**PASSAGE SHOWN**.

========================================

Studio album by Day6
- Released: December 6, 2017
- Recorded: 2017
- Studio: JYPE Studios
- Genre: Pop rock; ^{[citation needed]}
- Language: Korean
- Labels: JYP Entertainment; Genie Music;
- Producer: J. Y. Park "The Asiansoul"

Day6 chronology
| Sunrise (2017) | Moonrise (2017) | The Best Day (2018) |

Singles from Moonrise
- "Hi Hello" Released: July 6, 2017; "What Can I Do" Released: August 7, 2017; "I Loved You" Released: September 6, 2017; "When You Love Someone" Released: September 29, 2017; "All Alone" Released: November 6, 2017; "I Like You" Released: December 6, 2017;

= Moonrise (Day6 album) =

Moonrise is the second studio album by South Korean pop rock band Day6. It was released by JYP Entertainment on December 6, 2017. The album features 18 tracks, consisting of all 10 tracks that were previously released from July to November 2017 through Every Day6, tracks from Every Day6 December, and final versions of the five remaining songs from their first EP The Day.

========================================

**PROVIDED RECORDS**.
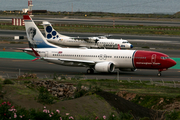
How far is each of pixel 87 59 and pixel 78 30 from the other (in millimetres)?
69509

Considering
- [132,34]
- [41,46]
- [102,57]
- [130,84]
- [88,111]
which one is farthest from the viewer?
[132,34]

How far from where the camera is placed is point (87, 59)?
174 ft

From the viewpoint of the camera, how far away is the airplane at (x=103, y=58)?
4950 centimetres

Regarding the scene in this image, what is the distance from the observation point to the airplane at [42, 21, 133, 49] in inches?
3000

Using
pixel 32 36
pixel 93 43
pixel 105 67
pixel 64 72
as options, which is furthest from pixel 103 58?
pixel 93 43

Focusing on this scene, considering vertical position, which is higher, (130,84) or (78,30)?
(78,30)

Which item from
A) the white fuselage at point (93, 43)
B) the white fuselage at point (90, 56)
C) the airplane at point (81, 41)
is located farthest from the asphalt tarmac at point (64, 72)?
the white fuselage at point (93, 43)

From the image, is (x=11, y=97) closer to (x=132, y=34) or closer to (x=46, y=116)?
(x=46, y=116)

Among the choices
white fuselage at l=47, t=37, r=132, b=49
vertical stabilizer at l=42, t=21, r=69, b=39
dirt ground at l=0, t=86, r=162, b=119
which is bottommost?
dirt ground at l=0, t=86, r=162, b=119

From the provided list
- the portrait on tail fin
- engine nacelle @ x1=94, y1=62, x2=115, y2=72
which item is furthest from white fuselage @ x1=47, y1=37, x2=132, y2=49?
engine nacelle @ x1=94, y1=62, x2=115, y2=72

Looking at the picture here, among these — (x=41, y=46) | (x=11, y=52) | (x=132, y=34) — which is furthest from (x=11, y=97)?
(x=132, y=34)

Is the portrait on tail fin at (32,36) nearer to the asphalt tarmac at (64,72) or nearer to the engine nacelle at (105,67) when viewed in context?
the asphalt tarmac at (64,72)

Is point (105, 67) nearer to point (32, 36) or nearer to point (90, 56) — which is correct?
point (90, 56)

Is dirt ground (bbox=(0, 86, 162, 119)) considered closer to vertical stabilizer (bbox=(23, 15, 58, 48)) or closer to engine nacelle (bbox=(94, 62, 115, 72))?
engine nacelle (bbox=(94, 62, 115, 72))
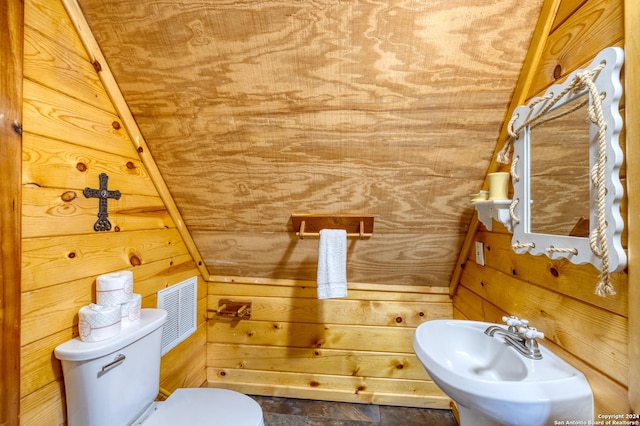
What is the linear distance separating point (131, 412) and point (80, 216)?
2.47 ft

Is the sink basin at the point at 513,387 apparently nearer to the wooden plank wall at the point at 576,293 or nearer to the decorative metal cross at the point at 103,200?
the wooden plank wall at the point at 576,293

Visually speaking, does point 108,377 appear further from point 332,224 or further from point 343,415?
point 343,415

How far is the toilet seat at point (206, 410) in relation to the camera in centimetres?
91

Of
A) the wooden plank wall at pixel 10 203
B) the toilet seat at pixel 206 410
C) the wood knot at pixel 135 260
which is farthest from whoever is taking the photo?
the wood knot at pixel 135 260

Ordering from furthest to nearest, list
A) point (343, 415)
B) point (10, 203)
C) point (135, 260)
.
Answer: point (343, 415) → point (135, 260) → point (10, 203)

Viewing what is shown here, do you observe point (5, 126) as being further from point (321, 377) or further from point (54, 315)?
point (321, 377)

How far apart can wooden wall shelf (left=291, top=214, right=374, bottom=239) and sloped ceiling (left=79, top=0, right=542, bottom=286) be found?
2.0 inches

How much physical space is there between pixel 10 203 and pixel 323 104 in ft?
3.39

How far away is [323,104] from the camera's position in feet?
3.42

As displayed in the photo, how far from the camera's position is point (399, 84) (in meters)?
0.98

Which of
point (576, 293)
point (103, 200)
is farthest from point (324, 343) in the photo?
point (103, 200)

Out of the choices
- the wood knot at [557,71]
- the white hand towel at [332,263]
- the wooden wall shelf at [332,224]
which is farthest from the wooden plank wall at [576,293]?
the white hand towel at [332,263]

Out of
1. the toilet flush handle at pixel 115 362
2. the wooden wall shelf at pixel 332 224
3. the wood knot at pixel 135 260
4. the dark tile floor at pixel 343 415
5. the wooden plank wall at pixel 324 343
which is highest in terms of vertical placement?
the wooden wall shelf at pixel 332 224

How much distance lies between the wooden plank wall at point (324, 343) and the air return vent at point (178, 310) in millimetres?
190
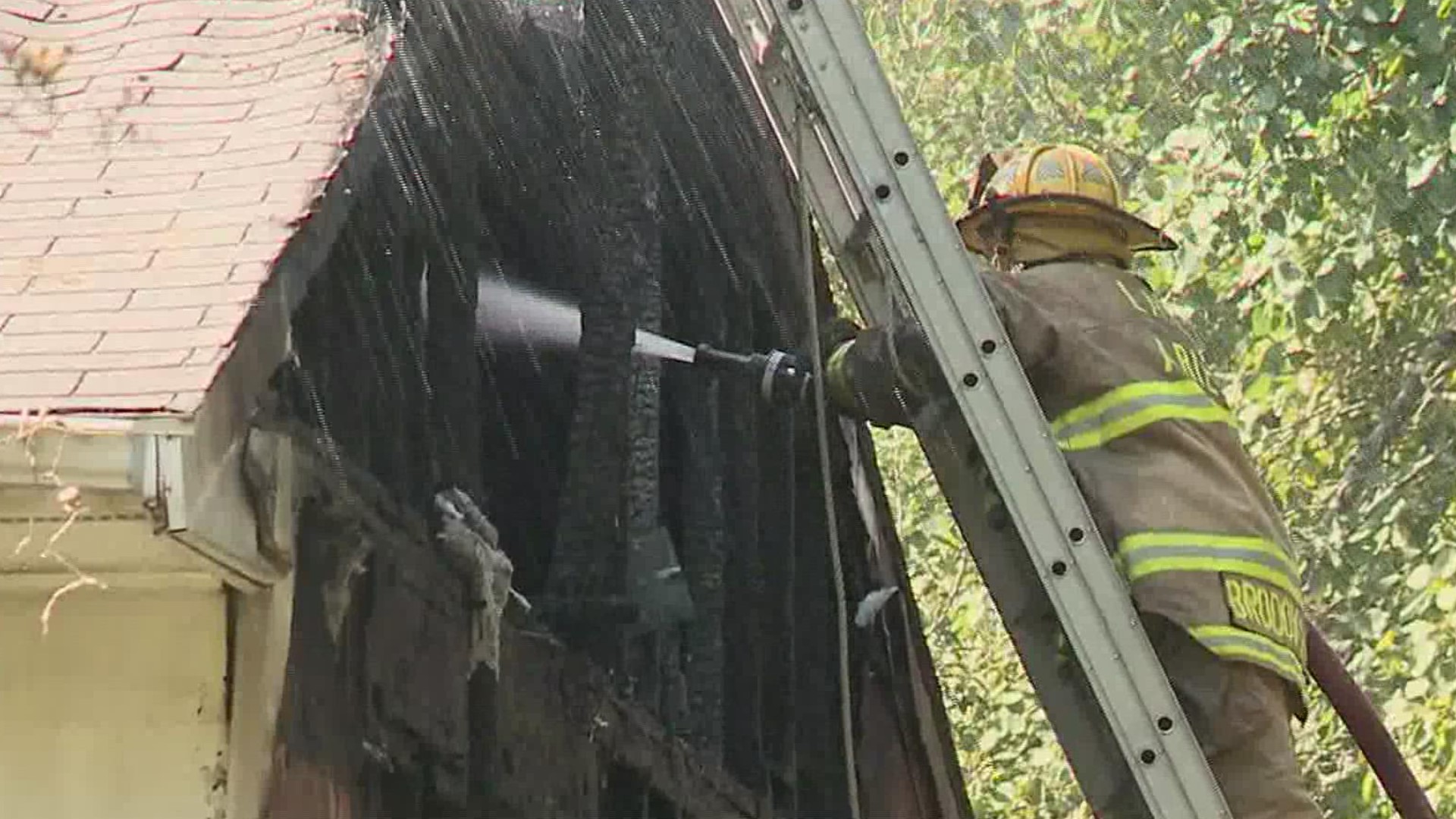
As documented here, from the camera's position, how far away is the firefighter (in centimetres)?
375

========================================

Name all the singles from Moonrise that the album page lists.

"Hi Hello", "What Can I Do", "I Loved You", "When You Love Someone", "All Alone", "I Like You"